*Record excerpts*:
# # # #
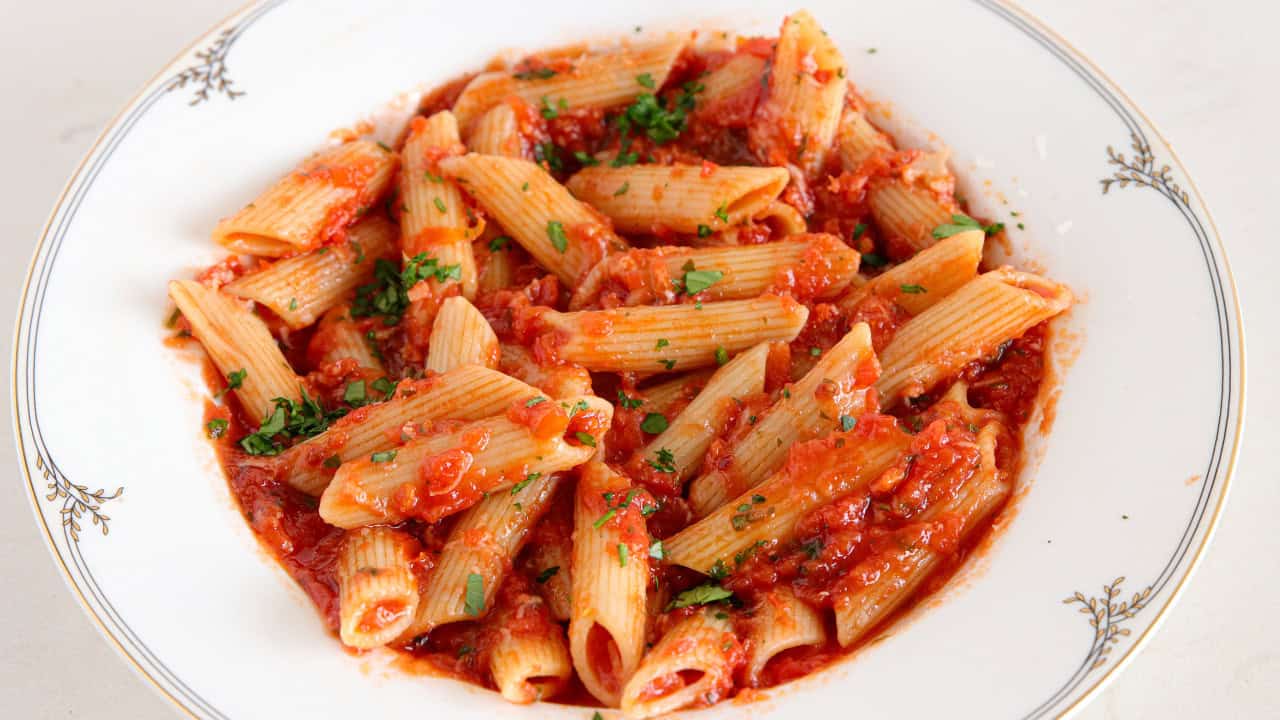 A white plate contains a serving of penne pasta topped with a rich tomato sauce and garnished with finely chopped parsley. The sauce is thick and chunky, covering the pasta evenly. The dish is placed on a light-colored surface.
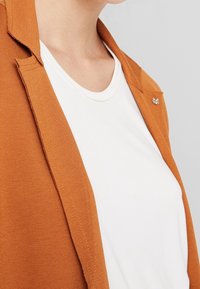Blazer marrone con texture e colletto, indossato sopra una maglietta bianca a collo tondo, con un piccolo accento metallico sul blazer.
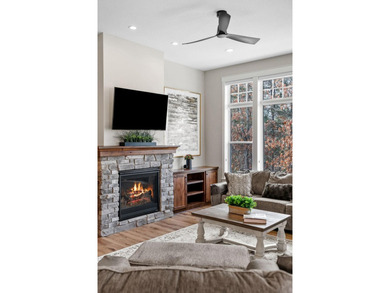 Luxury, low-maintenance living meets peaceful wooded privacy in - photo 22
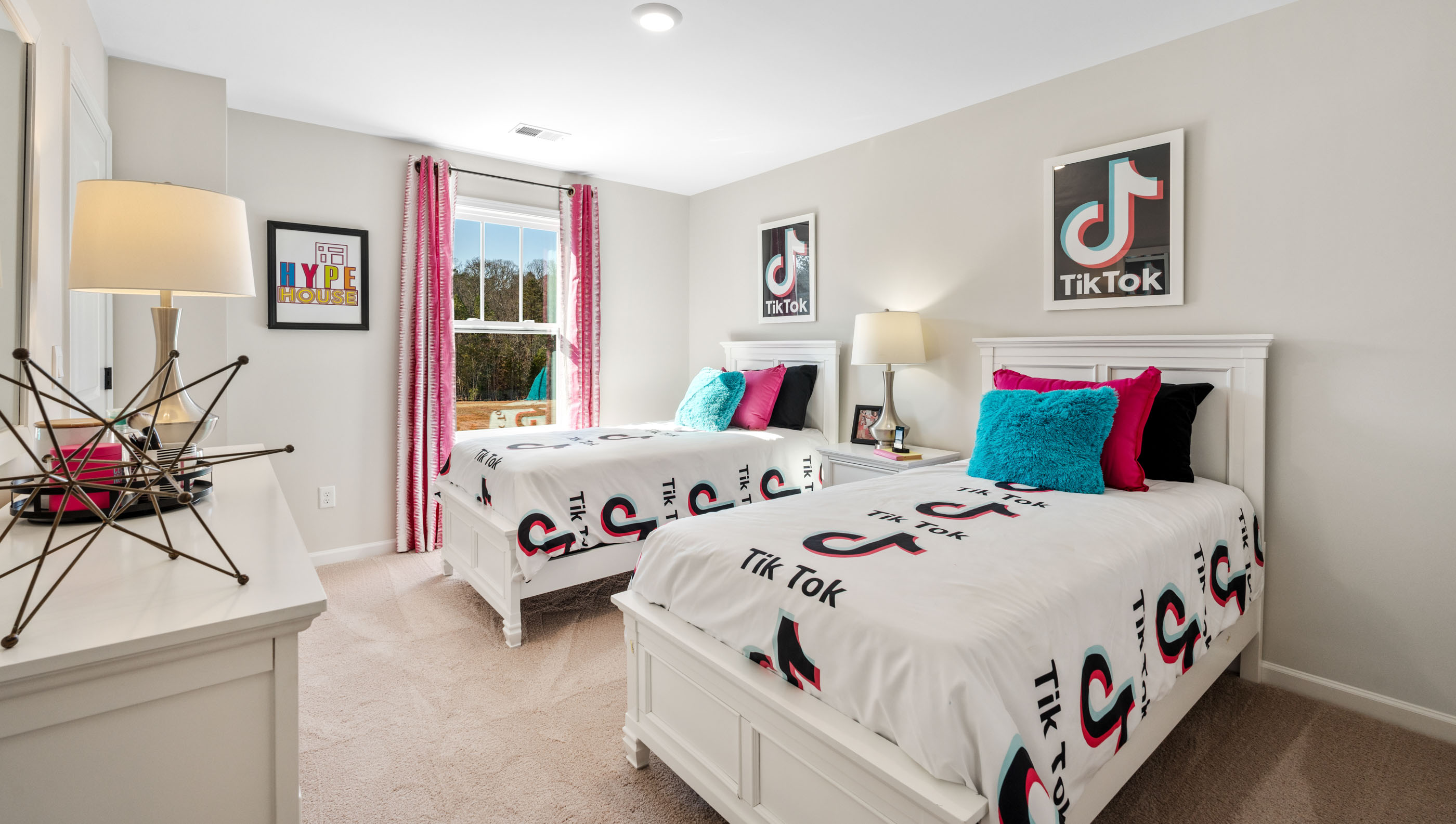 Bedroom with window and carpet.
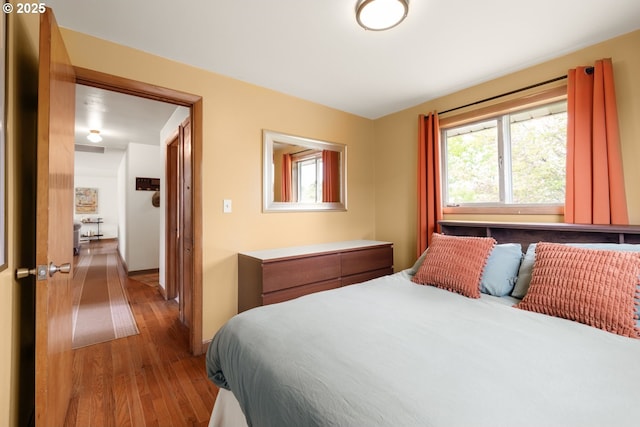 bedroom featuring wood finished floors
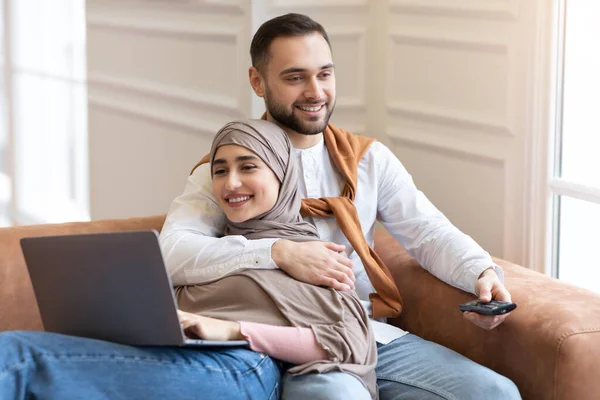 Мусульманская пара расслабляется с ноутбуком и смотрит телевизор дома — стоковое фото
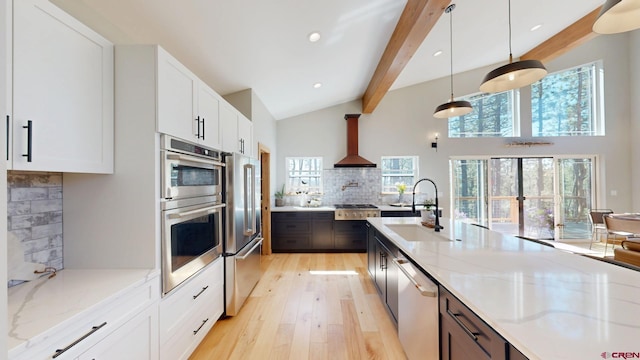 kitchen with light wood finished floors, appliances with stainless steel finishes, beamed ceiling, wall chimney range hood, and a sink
# # # #
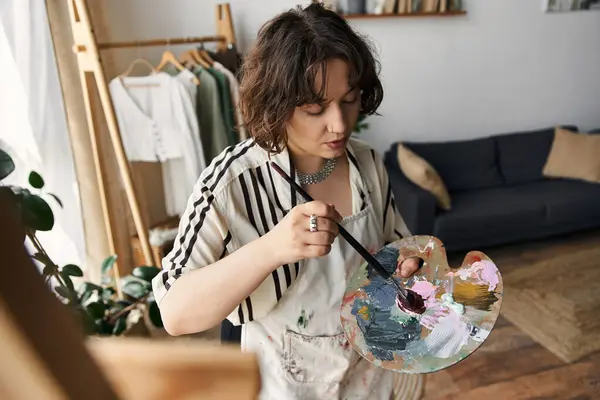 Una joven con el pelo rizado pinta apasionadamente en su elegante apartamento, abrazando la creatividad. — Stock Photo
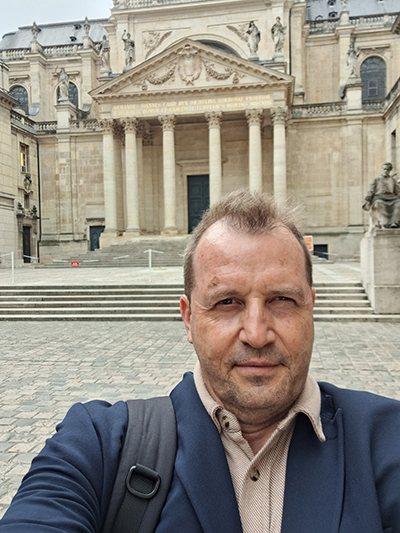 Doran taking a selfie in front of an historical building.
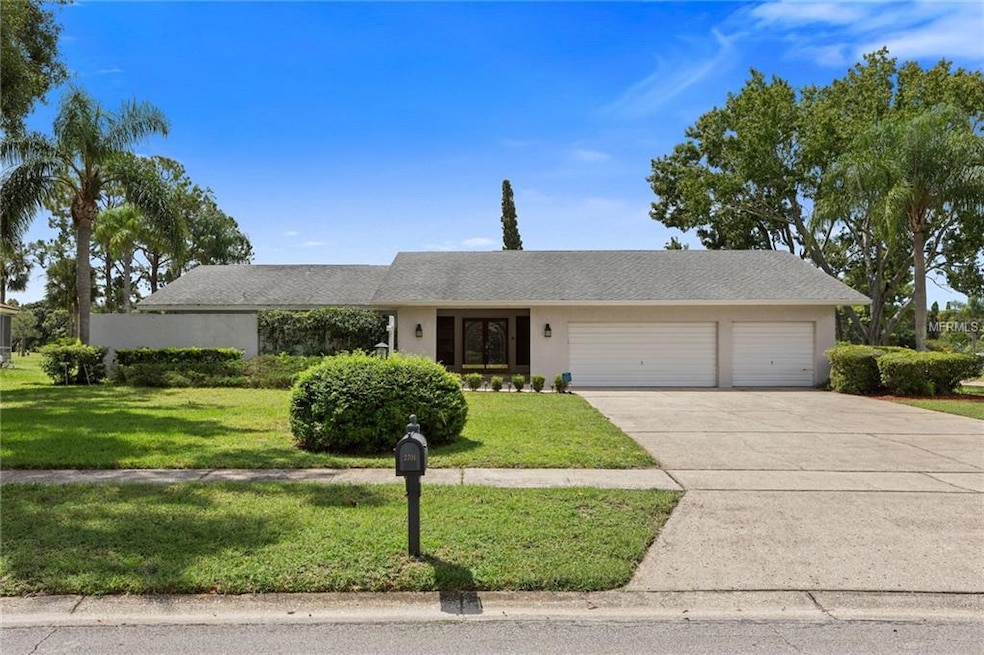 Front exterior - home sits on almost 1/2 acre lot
# # # #
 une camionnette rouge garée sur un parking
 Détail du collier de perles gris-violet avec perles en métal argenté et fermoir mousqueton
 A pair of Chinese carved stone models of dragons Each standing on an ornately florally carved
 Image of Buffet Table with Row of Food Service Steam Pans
# # # #
*Task prompt*:
Copy out everything from the line containing "Una joven con" down to the line containing "Front exterior - home", both included, and leave the pictures out.

*Answer section*:
 Una joven con el pelo rizado pinta apasionadamente en su elegante apartamento, abrazando la creatividad. — Stock Photo
 Doran taking a selfie in front of an historical building.
 Front exterior - home sits on almost 1/2 acre lot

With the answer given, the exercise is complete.